= Provided text =

________________

2. Ascertaining the differences between the prior art and the claims at issue.
3. Resolving the level of ordinary skill in the pertinent art.
4. Considering objective evidence present in the application indicating obviousness or nonobviousness.
Claim(s) 2,6,9,13 and 16 is/are rejected under 35 U.S.C. 103 as being unpatentable over Douillard (US 10593042 B1) in view of Nezhadarya (US 10915793 B2). 

Regarding claim 2, Douillard discloses [Note: what Douillard fails to specifically disclose is strike-through]
The method of claim 1, further comprising generating the representation of the range image by stacking the range image (Col. 9, lines 45-52, “The Radar module 308 may include one or more Radar sensors to capture range, angle, and/or velocity of objects in an environment. As may understood in the context of this disclosure, the Radar module 308 may capture data and may transmit datasets to the computer system(s) 302 for subsequent processing. For example, data from the Radar module 308 may be included as one or more channels of a multi-channel image.”) and (Col. 9, lines 35-44, “For example, the camera module 306 may include any color cameras, monochrome cameras, depth cameras, RGB-D cameras, stereo cameras, infrared (IR) cameras, ultraviolet (UV) camera, etc. As may understood in the context of this disclosure, the camera module 306 may capture data and may transmit datasets to the computer system(s) 302 for subsequent processing. For example, data from the camera module 306 may be included as one or more channels of a multi-channel image.”, where it is obvious that the multi-channel two dimensional image includes multiple “tensors”/channels and these tensors can include one tensor to be RGB image data while another tensor of the multi-channel tensor is the range image data. It is implied that these tensors are “stacked” as shown in ), wherein the extracting of the classification data using the one or more NNs comprises feeding the tensor as an input into the one or more NNs (Fig. 1, where the multi-channel tensors are fed into the neural network of step 124 to extract classification data).

________________

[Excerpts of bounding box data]
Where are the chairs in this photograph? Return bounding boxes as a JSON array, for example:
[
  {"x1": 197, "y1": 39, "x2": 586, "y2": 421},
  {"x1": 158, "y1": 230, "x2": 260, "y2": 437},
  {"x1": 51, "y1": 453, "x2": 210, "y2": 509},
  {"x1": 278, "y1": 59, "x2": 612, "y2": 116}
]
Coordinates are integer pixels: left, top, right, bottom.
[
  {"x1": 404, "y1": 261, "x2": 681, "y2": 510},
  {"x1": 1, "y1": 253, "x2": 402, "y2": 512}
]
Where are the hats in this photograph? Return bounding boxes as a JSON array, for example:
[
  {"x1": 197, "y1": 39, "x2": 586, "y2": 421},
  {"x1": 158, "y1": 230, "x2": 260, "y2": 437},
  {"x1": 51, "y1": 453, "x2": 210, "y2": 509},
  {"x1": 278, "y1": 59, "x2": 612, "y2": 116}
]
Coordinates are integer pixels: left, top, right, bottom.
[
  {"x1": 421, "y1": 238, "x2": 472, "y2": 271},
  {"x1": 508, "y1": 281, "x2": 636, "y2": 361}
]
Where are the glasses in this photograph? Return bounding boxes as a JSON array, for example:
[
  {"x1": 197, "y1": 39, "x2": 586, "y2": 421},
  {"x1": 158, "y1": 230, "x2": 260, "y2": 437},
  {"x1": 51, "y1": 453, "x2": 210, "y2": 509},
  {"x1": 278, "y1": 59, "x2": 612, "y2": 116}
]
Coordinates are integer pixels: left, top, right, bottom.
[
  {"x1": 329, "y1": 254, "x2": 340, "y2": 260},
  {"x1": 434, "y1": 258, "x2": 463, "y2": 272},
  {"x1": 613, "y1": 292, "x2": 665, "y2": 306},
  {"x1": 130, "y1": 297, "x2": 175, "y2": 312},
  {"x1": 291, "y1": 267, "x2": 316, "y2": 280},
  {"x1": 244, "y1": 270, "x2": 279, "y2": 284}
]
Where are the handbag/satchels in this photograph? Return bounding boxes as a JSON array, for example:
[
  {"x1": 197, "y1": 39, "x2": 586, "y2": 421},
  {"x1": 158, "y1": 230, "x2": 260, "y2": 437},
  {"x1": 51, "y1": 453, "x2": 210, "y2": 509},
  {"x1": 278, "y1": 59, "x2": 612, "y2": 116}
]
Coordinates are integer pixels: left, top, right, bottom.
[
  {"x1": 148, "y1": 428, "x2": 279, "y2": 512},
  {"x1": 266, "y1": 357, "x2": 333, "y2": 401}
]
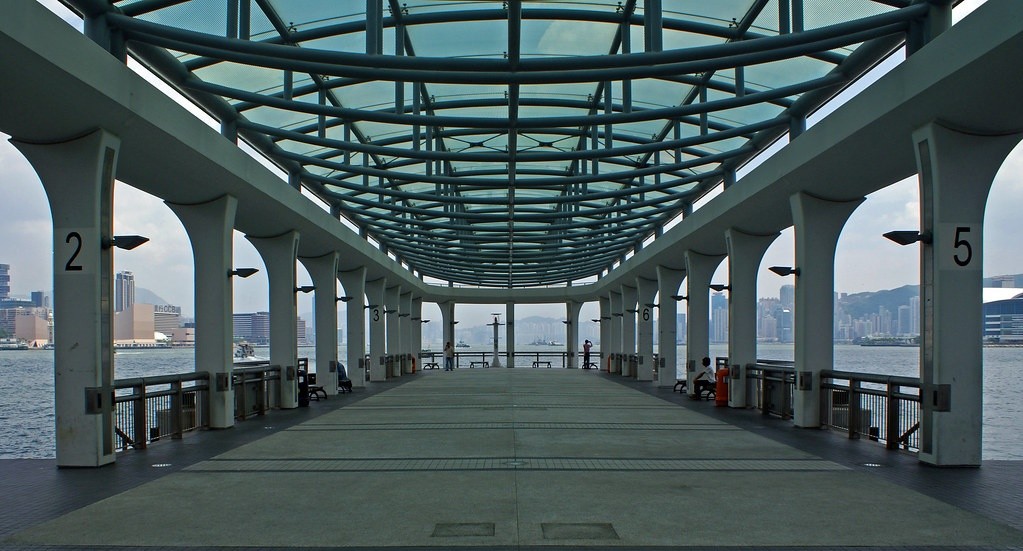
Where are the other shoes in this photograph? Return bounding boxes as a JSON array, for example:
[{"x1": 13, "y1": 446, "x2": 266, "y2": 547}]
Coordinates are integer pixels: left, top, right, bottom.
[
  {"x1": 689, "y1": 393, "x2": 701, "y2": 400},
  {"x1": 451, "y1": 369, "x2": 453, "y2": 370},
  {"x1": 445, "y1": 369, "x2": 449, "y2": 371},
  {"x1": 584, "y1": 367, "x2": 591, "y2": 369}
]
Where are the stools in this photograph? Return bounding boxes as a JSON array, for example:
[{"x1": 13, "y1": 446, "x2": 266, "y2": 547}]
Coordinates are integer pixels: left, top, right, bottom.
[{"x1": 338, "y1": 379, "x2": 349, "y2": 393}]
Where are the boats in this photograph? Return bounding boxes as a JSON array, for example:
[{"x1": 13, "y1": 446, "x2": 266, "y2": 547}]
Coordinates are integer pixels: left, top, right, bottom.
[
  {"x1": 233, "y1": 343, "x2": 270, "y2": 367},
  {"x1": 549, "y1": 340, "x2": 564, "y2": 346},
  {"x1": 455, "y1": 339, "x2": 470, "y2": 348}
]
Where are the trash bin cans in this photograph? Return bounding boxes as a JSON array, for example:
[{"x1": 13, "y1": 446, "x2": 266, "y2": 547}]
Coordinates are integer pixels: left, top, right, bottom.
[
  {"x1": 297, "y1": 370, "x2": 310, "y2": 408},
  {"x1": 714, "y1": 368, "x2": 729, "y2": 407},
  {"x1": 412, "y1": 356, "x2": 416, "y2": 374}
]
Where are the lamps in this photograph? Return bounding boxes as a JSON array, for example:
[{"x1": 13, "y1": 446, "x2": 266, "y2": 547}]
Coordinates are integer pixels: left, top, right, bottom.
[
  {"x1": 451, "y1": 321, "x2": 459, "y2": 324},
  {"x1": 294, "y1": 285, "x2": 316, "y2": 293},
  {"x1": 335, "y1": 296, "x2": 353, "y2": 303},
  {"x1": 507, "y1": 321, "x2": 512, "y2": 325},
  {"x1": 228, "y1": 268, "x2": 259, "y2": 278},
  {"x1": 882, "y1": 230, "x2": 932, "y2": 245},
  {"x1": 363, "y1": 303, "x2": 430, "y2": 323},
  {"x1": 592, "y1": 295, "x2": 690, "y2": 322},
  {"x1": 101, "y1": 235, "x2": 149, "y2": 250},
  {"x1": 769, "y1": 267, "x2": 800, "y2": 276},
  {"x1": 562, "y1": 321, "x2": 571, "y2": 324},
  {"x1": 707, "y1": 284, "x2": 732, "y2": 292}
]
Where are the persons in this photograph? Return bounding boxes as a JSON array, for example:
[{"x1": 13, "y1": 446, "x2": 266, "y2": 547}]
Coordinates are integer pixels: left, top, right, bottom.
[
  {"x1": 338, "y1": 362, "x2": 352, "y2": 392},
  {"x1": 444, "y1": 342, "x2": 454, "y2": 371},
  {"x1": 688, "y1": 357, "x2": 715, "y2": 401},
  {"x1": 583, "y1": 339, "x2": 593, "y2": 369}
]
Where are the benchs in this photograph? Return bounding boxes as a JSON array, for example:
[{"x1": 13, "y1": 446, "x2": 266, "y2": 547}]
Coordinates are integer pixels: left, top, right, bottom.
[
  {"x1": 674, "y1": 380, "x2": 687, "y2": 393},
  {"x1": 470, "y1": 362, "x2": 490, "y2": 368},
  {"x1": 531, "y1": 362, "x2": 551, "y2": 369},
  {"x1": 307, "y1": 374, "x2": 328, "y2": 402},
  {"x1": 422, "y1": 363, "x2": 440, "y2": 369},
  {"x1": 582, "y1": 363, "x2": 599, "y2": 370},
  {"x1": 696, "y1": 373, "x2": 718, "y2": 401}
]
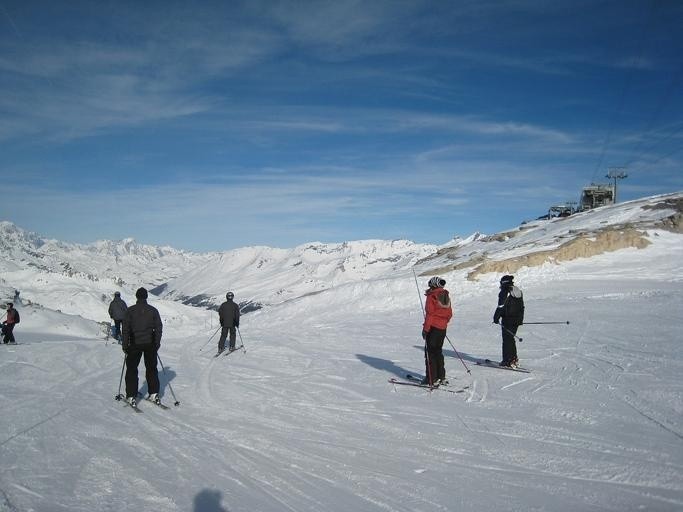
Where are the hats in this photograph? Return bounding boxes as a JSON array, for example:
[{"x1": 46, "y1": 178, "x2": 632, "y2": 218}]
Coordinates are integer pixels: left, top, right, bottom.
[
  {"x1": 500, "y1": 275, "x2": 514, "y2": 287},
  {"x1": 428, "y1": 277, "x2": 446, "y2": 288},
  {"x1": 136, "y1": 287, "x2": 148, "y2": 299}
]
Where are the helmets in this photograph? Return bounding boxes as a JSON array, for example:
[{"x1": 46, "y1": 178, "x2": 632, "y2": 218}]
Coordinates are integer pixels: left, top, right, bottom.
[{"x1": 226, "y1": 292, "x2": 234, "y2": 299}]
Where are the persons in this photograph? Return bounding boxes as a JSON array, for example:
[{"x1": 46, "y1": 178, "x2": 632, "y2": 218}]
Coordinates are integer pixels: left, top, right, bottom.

________________

= Exercise 1 =
Copy the listing word for word, from the line that contains "Where are the helmets" down through the final line of the listing.
= Exercise 2 =
Pick up the patent claim rejection text and keep writing from its last sentence.

= Task answer 1 =
Where are the helmets in this photograph? Return bounding boxes as a JSON array, for example:
[{"x1": 46, "y1": 178, "x2": 632, "y2": 218}]
Coordinates are integer pixels: left, top, right, bottom.
[{"x1": 226, "y1": 292, "x2": 234, "y2": 299}]
Where are the persons in this photograph? Return bounding boxes as a JSON array, for example:
[{"x1": 46, "y1": 178, "x2": 632, "y2": 218}]
Coordinates are integer pixels: left, top, right, bottom.

= Task answer 2 =
Nezhadarya discloses, 
further comprising generating the representation of the range image by stacking the range image and an RGB image of the environment into separate channels of a tensor (Fig. 5A discloses the combiner 502 to stack RGB image data (i.e. 202) with range image data (i.e. 404 ) as separate channels of a tensor where the tensors are then input into the neural network 124). 

It would have been obvious to someone in the art prior to the effective filing date of the claimed invention to modify Douillard with Nezhadarya to incorporate the features of: 
further comprising generating the representation of the range image by stacking the range image and an RGB image of the environment into separate channels of a tensor.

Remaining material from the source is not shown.